Burgess primarily works in landscapes and seascapes. Her monotypes range in size from intimate squares to monumental diptychs and triptychs. These various scales will be present at SEFA Hudson in the exhibition Ingrained to showcase the variety and dynamism within the artist’s practice. In Autumn Day (2019), three panels of an abstracted landscape are coalesced into an immersive scene. The sunrise is rendered with light blues, soft yellows and blush pinks. The synchronicity in her color palette carries over throughout the triptych. Each of the three panels is striking individually and, together, create an atmosphere—a mood. Burgess’s landscapes seem to extend infinitely, generating similar effects as when one gazes into the horizon. Lines become forms; forms become colors; colors become memories: “perceptions of a fleeting moment.”

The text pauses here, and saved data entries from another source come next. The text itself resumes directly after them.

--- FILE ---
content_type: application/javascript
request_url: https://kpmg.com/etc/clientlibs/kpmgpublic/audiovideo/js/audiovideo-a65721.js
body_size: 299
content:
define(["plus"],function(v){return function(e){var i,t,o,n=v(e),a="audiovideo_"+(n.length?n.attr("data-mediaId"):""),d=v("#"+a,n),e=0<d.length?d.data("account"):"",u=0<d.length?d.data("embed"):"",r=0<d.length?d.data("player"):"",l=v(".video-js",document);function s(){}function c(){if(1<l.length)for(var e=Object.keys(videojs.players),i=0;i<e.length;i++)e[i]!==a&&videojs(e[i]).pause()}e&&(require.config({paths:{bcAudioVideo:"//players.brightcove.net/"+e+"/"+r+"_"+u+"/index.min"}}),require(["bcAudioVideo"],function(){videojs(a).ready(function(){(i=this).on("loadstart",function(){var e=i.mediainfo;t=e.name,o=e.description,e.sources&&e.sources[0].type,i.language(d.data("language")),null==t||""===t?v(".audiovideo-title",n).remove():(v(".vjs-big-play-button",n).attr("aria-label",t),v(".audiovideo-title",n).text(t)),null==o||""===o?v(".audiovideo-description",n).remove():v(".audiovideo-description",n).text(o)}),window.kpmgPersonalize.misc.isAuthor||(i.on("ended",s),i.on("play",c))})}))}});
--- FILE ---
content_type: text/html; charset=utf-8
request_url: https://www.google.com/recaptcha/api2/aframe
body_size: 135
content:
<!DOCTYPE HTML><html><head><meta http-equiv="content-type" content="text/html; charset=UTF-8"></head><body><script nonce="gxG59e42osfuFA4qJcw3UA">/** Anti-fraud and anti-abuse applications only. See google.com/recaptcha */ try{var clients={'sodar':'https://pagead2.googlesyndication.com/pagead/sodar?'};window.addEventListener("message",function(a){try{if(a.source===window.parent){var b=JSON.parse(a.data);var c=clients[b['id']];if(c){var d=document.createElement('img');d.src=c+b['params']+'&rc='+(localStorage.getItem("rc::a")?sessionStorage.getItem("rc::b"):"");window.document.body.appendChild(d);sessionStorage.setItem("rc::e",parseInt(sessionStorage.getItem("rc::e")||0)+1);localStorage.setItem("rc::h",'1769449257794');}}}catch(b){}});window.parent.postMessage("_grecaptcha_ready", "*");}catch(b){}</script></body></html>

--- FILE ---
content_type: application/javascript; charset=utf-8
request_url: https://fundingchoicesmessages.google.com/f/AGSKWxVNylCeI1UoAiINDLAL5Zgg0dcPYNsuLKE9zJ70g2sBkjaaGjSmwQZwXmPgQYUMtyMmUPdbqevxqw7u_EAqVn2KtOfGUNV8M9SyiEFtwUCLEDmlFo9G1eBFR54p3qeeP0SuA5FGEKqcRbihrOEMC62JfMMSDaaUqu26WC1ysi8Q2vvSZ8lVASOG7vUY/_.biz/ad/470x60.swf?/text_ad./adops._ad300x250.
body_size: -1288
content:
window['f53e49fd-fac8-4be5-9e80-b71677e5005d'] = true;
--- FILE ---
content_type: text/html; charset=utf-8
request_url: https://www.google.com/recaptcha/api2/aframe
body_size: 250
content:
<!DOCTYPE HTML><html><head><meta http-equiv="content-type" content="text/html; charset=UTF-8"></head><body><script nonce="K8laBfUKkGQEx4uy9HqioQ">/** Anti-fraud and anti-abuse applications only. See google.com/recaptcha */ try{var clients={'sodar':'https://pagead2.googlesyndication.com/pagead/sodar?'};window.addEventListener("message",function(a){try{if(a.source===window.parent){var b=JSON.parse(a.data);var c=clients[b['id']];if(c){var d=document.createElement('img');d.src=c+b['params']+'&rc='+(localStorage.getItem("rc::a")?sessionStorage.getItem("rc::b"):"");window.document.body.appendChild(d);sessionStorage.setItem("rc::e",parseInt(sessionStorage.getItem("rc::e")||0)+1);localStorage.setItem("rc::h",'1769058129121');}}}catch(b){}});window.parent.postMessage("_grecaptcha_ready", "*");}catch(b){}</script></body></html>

Such visual experiences encapsulate the natural wonders of the sky, sea and land. Yet, they also hint at the rich, interior reactions specific to each viewer. Indeed, for Burgess, many of her landscapes are based in Maine and depict the coastal areas that she remembers from childhood—notably the Piscataqua river. In the new series on view at SEFA Hudson, Burgess extends her locales to include additional places on the East Coast including Upstate New York. Inspired by Japanese woodblock prints, early Colonial folk art and New England Impressionism—she continues to simplify her forms into “crude but beautiful images.” Still, the priority is capturing the malleability of nature and the emotive potentials of our impressions while immersed by the worlds above, below and beyond our basic perception. As described by the artist, her works are “storytelling through the landscape.”